Q. So on the basis of these two items was there an agreement to proceed to closing?
A. Yes. In my judgment, inventory matters had been dealt with in the negotiations that took place at closing.
[27] In his evidence, Blumentrath did not comment specifically on the closing arrangements which led to the cancellation of the $105,378 purchase promissory note and the delivery to the purchaser of Yarnell’s $100,000 personal guarantee. Blumentrath recognized that inventory was the largest component of Pumps’ assets. He knew that after closing “… there would be a plus or minus on the selling price based on the inventory”. He clearly assumed that the purchaser would value Pumps’ inventory after closing. In his examination-in-chief he was not asked about the specific arrangements, which were later referred to in Yarnell’s evidence, made at the closing. In his cross-examination, Blumentrath was not asked about the closing arrangements he made with Yarnell. He did not give evidence in reply. Thus, Blumentrath’s evidence does not deal directly with Yarnell’s evidence that at the closing he and Blumentrath made a side deal, as representatives of the vendor and purchaser, the effect of which was to resolve the inventory issue once and for all.
[28] Whatever the scope of the Yarnell-Blumentrath arrangements was, it is clear from their evidence that at the time of closing, the purchase promissory note of $105,378 was cancelled and Yarnell provided his personal guarantee of $100,000. Neither the cancellation of the purchase promissory note at closing, nor the provision of Yarnell’s $100,000 guarantee, was contemplated by the agreement.
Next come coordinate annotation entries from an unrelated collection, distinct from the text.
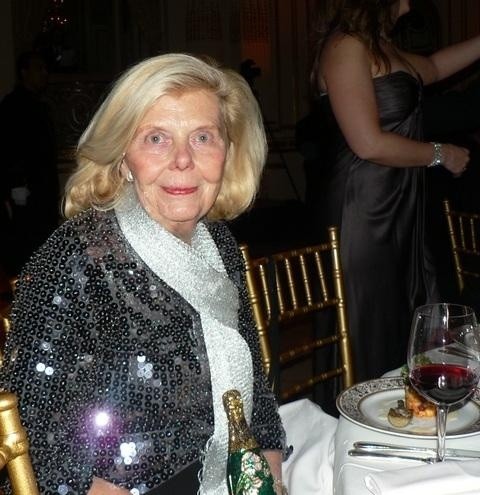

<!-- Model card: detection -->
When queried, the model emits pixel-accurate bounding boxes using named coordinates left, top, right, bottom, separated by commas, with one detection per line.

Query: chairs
left=0, top=278, right=41, bottom=495
left=237, top=227, right=354, bottom=404
left=444, top=201, right=478, bottom=310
Specifically, the agreement said nothing about a guarantee to be provided by anyone, including Yarnell. Further, although the agreement provided for the amendment or cancellation of the purchase promissory note, those steps were to be taken, if at all, after the vendor provided Pumps’ July 19, 1990 financial statements (the change of control financial statements) and after the purchaser completed its Acquisition Review. While there is much that is unclear about the closing arrangements in respect of the purchase promissory note and Yarnell’s guarantee, it is clear that at the very least, the purchase promissory note was cancelled and Yarnell provided his guarantee because of the purchaser’s concerns about the value of Pumps’ inventory. Indeed, once the purchaser secured the cancellation of the purchase promissory note and acquired Yarnell’s personal guarantee for $100,000, the deal closed.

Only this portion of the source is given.